▶ Task goal
Look below for the line with "What measurable distance". Extract that line and each one after it through the last, word for word.

▶ Rows
★ ★ ★ ★

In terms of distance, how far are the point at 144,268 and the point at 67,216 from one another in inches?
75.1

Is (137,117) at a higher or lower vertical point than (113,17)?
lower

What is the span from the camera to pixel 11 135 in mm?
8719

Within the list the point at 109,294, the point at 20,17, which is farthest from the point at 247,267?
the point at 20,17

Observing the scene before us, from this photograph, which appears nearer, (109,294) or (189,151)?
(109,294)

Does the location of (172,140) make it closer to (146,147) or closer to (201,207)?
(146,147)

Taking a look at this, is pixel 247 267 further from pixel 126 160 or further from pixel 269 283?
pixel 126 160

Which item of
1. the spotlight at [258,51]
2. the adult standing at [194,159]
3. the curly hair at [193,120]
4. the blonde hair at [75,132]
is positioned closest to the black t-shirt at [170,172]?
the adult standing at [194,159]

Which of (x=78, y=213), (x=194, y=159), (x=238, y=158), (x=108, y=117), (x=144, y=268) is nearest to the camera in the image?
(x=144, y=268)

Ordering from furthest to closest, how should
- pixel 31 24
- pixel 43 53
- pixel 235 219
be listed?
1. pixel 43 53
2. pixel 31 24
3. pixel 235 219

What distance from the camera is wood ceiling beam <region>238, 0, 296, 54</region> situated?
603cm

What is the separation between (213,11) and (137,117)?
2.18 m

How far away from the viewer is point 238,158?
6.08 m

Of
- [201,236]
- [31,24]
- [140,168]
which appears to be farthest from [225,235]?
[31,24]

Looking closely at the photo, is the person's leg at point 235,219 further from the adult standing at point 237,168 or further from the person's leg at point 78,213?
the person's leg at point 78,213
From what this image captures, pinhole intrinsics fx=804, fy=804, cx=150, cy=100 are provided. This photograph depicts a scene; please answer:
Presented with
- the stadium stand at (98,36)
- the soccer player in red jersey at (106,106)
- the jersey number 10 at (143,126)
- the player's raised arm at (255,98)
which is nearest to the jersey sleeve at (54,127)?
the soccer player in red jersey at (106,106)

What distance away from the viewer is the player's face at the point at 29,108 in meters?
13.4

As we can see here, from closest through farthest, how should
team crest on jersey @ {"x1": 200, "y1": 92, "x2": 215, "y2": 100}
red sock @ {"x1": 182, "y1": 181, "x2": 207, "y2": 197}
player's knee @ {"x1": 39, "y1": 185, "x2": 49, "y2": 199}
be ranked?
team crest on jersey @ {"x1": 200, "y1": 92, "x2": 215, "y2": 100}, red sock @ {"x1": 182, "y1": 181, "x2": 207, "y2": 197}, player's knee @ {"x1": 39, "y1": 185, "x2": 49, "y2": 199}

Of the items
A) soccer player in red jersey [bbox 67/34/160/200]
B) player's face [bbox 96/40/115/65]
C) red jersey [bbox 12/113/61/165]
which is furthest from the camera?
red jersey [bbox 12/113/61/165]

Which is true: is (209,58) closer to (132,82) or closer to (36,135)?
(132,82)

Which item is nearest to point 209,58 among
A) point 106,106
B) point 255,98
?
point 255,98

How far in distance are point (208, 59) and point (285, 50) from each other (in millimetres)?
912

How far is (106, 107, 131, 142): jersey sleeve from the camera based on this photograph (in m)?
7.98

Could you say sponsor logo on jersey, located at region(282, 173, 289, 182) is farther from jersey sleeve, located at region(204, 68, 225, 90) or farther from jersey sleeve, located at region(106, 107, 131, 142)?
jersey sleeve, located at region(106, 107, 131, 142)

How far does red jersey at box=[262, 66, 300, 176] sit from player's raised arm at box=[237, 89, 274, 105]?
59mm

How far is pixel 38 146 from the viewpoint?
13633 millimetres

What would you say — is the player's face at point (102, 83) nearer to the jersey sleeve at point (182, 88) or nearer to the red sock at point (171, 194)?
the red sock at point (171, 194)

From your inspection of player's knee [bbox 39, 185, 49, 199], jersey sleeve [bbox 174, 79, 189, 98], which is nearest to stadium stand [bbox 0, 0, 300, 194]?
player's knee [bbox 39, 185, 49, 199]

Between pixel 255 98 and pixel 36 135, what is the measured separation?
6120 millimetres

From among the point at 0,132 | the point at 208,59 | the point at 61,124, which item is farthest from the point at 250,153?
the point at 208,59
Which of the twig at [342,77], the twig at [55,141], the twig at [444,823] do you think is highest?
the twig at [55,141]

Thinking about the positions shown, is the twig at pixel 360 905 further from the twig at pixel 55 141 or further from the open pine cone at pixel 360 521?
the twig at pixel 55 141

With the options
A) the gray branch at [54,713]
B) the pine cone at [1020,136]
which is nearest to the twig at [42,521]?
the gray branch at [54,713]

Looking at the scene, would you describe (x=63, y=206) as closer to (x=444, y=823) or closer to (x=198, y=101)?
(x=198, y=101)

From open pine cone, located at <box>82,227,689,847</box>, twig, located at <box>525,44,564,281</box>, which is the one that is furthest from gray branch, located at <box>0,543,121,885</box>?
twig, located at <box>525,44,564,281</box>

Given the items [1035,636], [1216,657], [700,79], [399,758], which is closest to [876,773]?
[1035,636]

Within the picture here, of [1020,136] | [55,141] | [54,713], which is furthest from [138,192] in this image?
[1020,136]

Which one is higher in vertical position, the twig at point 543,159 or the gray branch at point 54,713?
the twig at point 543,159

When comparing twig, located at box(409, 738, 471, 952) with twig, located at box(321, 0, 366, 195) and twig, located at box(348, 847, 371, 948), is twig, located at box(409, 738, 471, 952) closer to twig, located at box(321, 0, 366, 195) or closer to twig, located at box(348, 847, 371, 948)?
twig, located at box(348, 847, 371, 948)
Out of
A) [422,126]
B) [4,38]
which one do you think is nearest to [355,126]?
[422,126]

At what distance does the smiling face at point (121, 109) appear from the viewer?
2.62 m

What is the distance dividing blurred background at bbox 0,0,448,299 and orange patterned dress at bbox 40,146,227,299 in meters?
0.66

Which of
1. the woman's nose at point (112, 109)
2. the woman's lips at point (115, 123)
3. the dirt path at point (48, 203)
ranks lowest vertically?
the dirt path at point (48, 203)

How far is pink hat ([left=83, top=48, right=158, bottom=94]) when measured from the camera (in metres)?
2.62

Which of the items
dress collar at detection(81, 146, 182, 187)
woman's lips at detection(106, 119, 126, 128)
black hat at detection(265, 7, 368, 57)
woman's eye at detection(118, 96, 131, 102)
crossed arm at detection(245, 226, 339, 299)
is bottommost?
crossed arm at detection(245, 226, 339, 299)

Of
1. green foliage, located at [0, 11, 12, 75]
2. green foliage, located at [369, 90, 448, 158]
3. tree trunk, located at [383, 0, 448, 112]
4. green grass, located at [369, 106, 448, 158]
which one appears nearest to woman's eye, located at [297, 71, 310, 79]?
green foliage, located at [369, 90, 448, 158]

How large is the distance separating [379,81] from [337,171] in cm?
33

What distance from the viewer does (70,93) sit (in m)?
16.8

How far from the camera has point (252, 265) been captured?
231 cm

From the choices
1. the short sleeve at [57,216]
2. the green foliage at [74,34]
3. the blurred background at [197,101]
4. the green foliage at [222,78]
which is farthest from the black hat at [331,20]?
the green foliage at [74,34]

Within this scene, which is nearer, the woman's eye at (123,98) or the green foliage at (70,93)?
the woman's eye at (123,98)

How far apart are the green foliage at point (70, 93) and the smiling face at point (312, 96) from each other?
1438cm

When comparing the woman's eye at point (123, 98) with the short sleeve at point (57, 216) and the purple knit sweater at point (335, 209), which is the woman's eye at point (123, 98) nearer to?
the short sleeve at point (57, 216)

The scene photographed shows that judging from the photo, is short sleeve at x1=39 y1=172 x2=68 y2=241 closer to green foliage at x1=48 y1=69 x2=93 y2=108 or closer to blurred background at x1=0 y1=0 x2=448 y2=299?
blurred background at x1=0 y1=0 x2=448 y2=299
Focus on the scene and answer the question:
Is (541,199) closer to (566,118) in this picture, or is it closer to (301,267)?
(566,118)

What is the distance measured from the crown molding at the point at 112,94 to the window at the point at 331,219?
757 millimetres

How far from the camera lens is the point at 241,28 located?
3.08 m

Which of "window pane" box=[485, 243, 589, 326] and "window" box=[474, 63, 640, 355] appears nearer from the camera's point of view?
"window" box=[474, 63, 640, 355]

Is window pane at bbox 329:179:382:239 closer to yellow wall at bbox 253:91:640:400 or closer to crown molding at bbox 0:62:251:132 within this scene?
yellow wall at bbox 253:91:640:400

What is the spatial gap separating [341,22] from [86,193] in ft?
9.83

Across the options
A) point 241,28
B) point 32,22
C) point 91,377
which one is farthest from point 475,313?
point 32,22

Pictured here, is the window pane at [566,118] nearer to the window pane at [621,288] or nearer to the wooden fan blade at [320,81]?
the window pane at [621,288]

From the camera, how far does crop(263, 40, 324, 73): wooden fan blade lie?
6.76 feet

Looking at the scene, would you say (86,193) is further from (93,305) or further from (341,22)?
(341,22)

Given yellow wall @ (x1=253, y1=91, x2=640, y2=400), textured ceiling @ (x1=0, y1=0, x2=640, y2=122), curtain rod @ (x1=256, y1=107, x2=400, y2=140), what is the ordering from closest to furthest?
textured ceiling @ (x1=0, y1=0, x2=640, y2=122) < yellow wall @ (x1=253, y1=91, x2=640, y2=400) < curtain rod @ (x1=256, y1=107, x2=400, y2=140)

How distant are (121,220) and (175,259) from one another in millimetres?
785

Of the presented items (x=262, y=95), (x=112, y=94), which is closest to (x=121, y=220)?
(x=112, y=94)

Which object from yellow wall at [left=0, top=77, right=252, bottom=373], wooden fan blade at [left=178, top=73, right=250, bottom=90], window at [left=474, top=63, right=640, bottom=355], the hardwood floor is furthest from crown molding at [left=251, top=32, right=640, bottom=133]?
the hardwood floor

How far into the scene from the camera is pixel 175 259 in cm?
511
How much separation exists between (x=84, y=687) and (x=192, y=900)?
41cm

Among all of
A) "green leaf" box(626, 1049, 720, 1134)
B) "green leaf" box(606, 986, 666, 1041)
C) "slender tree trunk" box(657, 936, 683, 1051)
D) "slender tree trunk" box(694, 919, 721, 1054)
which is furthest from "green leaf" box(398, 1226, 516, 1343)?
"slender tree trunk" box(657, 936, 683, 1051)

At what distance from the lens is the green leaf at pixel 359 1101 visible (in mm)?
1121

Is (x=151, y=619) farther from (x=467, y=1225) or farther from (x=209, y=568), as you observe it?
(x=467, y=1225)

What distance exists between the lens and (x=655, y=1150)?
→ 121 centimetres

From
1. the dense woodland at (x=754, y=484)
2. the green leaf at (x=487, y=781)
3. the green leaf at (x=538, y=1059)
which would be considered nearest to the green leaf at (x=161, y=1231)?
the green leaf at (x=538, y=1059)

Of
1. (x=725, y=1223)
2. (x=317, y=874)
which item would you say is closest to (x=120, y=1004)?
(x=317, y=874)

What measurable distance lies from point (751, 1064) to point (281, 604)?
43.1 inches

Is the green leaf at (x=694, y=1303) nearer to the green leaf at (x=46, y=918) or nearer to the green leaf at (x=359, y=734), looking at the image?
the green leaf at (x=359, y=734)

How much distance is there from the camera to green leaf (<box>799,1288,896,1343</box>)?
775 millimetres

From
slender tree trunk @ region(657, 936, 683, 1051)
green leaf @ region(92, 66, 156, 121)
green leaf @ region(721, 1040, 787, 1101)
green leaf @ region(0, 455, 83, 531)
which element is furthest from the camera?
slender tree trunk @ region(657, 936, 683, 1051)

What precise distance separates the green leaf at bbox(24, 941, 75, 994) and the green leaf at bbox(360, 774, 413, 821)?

★ ★ ★ ★

▶ Answer to the task
What measurable distance lies from point (751, 1064) to point (281, 604)?
43.1 inches

Is the green leaf at (x=694, y=1303) nearer to the green leaf at (x=46, y=918) or nearer to the green leaf at (x=359, y=734), looking at the image?
the green leaf at (x=359, y=734)

How much distance is there from the camera to green leaf (<box>799,1288,896,1343</box>)?
775 millimetres

From
slender tree trunk @ region(657, 936, 683, 1051)
green leaf @ region(92, 66, 156, 121)
green leaf @ region(721, 1040, 787, 1101)
green leaf @ region(0, 455, 83, 531)
which element is furthest from the camera?
slender tree trunk @ region(657, 936, 683, 1051)

What precise distance separates the green leaf at bbox(24, 941, 75, 994) and the green leaf at bbox(360, 774, 413, 821)?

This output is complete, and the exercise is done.